Nonetheless, I was prepared to hold my nose and vote for her if she became the nominee. I don’t believe she would have made a particularly effective President, but I’ve been known to be wrong before. And she would have been light years better than any Republican, including John McCain. I would have been happy for my wife, and especially for my daughter, to see a woman in the oval office at long last. That would have been a particularly inspiring and proud moment for them and for our nation, regardless of my personal opinions about her suitablilty for the job.

But my daughter is not just a female. She is a child who is biracial. Just like Barack obama, she has one white parent, and one parent who is non-white, in her case a mother who is a Japanese American. Her grandparents came to this country as foreigners, and she has great pride in her Japanese heritage, much as Barack has pride in his African heritage. And so Barack Obama’s nomination is something that she can be equally as proud of, and equally inspired by, even more so should he win the Presidency.

You see, I have a stake in seeing Barack Obama win that has nothing to do with his politics, and everything to do with who he is. A biracial individual who can bridge two cultures, and who can show the world that America really is changing for the better, really is that magical country of tolerance and opportunity for all people, even people who aren’t born with “white” skin. I want my two children, my son and my daughter, to grow up in a country where their racial, religious or ethnic heritage will not be held against them. I want them to be empowered by this country, not held back because of bigotry or unreasoned prejudice.

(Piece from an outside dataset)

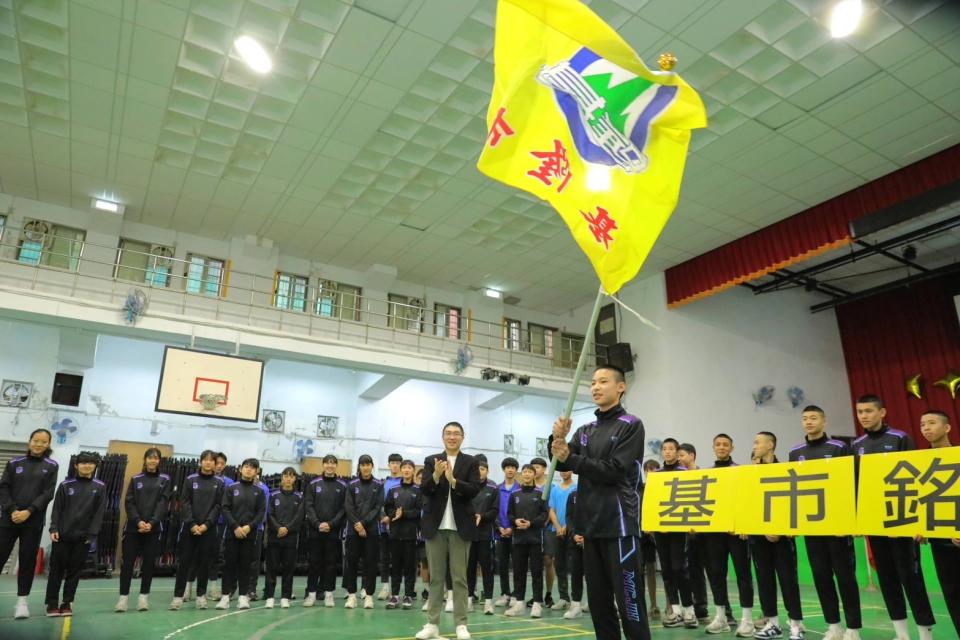 基隆銘傳國中進軍全國JHBL乙級聯賽 市長親臨學校贈加菜金為選手加油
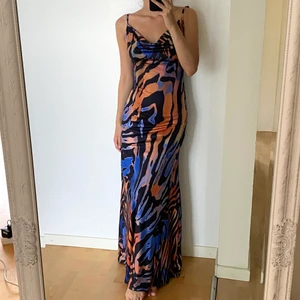 Mönstrad klänning  - Ej använd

Barack Obama’s candidacy is the promise and the symbol of a better future for our country just as much, if not more than, Hillary Clinton’s campaign was such a symbol. We as a party now have to decide if we are to stew over that which divides us as a people, or embrace that which unites us in the hope for a better future for our country and our families.

Senator Clinton can do a lot to lead the way toward a reconciliation for our party, and to help promote Obama’s message of hope for the future, as well as bring about the much ballyhooed realignment of our politics prophesied by BooMan on so many occasions here at this blog. Or she can engage her supporters with the same divisive and bitter rhetoric that has marked so much of her campaign.

For the sake of my children, my daughter and my son, and for all of you who have suffered under the Republican Party’s corrupt domination and misrule of our country these past three decades, I hope she does the right thing. I hope that in the next few days she works to the best of her ability to reconcile her supporters and Obama’s supporters so that a Democratic President can once more sit in the White House working with Democratic majorities in both houses of Congress. A President and Congress dedicated to restoring our nation and providing for the general welfare of all of its people, not just those who can write the big money campaign contribution checks or who represent the multinational corporations and the wealthiest 1% of Americans who have become parasites on the body politic of this nation ever since the reign of Reagan.

That would be the best way for her to end this “long war” between herself and Obama which at times has seemed likely to destroy the Democratic Party’s hopes this Fall, rather than insure a much needed changing of the political guard.

Please Senator Clinton, do yourself, your party and your country a great service tonight. Use your speech to begin the healing process, first among Democrats and then among all Americans. If you don’t you will be letting not only your party and your country down, but also the hopes and dreams of my most precious daughter. And history will not look kindly on you if that is the path you choose.